Les agents pathogènes importants pour une population de rongeurs sont publiés dans les recommandations FELASA (Laboratory Animals, 2002,36 : du 20 au 42).

Pour contrôler l'état sanitaire microbiologique d'une population de rongeurs, des animaux désignés au hasard dans la population à tester sont soumis à un contrôle “ total ”. Ces animaux sont ensuite anesthésiés, euthanasiés dans une cage avec du CO ². On effectue un prélèvement sanguin avant la dissection de l'animal.

Pour les cheptels de plus gros animaux (chiens, singes, Minipigs…) l'analyse s'effectue sur les matières fécales.
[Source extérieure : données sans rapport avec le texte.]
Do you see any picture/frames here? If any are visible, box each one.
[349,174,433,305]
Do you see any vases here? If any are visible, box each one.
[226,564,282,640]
Il est généralement recherché des agents pathogènes bien déterminés.

Des prélèvements de nez, de pharynx, de peau ou fourrure d'animaux vivant du domaine peuvent être de même réalisés pour des examens. D'autres détails sont disponibles dans les recommandations FELASA (Laboratory Animals, en 1998, 32 : du 1 au 18; Laboratory Animals, en 1999, 33 : du 1 au 38)

La majorité des infections rencontrée chez les animaux de recherche sont latentes, sans symptômes apparents. Comme toutes maladies ou infections, elles entraînent des interférences et des répercutions dans les études et les expérimentations. Celles-ci peuvent être si importantes que les résultats des recherches pourront en être faussés et ininterprétables.
D'autres facteurs tels que l'environnement, les facteurs génétiques peuvent entraîner des interactions dans les résultats. De surcroît si les expériences sont effectuées sur des animaux non ada ptés ou stockés dans des conditions non optimales.
De nombreux exemples montrent l'influence des micro-organismes sur la physiologie des animaux de laboratoire (perturbation du comportement des animaux, croissance non optimale, taille et poids des organes modifiés, réponse immunitaire perturbée etc.)

Toutes les infections visibles et latentes augmentent la variabilité biologique et entraînent une plus grande quantité d'animaux nécessaire à l'expérimentation.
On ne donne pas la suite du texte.